Bernese-Lopez’s family could not be reached for comment Monday.

Electrocutions are relatively rare on the LIRR, which is among very few commuter railroads to use an electrified third rail, as opposed to the more common system of electrified overhead catenary wires. Most of the LIRR system is powered by a third rail conducting 750 volts of direct current, including its Main Line through Ronkonkoma and its Montauk line through Babylon.

In 2013, a Freeport man was electrocuted after being pushed onto to the tracks at the Bellmore LIRR station by another man, who was charged with murder, according to police. And in 2012, an LIRR worker from Ronkonkoma died when he fell onto an electrified third rail in Queens Village.
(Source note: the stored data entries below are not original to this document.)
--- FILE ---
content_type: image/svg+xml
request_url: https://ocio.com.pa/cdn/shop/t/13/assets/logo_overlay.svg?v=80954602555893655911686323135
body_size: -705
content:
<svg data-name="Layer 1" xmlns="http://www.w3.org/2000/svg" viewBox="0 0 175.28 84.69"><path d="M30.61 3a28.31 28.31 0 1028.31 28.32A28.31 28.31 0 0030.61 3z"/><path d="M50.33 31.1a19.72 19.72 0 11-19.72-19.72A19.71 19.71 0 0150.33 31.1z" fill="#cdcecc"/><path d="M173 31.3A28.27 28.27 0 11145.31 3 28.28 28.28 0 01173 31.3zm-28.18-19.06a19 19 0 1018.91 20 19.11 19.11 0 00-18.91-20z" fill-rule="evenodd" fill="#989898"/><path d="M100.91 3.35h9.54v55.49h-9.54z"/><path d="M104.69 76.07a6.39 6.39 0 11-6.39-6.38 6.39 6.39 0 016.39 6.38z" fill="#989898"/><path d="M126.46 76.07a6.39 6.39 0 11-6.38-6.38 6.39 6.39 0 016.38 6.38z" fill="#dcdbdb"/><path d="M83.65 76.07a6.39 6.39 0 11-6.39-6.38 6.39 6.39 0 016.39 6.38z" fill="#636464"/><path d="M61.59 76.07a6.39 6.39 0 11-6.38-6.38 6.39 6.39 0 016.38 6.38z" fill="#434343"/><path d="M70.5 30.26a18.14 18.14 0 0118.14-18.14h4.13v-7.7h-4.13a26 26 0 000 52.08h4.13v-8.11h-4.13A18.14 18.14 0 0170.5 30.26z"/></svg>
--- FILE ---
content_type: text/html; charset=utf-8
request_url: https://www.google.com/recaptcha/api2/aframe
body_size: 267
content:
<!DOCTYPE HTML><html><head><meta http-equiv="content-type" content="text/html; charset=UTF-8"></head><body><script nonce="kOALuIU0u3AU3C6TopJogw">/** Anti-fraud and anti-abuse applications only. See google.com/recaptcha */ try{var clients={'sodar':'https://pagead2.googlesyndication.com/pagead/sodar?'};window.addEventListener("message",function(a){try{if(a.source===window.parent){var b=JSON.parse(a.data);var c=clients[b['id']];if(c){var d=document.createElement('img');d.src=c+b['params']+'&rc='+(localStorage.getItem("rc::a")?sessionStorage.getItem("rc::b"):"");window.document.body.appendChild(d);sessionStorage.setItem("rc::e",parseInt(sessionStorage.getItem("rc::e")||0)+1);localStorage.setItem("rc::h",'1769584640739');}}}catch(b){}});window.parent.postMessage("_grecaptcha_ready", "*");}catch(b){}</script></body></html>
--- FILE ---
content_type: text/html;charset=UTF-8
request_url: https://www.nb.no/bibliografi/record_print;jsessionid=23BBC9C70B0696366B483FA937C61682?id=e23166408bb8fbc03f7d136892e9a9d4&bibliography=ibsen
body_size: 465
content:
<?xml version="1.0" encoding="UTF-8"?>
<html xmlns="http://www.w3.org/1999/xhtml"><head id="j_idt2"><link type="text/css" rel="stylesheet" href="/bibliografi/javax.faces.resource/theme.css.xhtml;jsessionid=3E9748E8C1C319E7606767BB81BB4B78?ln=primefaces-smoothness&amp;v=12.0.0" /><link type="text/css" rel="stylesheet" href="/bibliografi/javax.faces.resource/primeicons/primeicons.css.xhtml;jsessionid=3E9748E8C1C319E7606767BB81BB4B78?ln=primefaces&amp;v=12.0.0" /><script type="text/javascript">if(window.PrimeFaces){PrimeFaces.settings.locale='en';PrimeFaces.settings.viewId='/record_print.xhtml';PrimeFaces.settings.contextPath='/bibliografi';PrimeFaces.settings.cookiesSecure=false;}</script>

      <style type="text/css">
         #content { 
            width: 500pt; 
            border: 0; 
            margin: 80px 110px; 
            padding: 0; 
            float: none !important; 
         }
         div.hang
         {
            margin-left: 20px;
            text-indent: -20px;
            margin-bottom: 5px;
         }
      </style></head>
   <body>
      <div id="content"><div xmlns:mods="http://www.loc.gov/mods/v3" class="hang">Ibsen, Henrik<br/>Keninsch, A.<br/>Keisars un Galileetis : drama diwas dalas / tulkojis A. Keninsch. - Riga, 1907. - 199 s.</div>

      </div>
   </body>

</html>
Although the LIRR shields its third rail using a plastic cover, they still pose a threat to trespassers. Lori Ebbighausen, vice president of corporate safety for the LIRR, said in January that the railroad averages about 20 trespasser incidents each year — “the majority of which do result in fatal injuries.” Most of those incidents involve trains striking people on the tracks.

Ebbighausen said the railroad routinely assesses the risks of different segments of its system and when appropriate, seeks funding to install high-security fencing to keep trespassers off tracks. According to the Metropolitan Transportation Authority’s 2015-2019 Capital Program, the LIRR budgeted $2.7 million in 2017 for fencing along its right of way, $1 million in 2018 and $300,000 in 2019.

Railroad safety consultant Carl Berkowitz, of Ridge, estimated that in “nine-out-of-ten” incidents, any contact with an electrified third rail results in death. He recalled working on a case involving a subway worker who survived a third-rail shock with third-degree burns “over 80 percent of his body.”

He said he was surprised such accidents weren’t more common on the LIRR, which began electrifying its tracks in 1905.

“I don’t think there’s much they can do,” Berkowitz said. “They’re just very lucky.”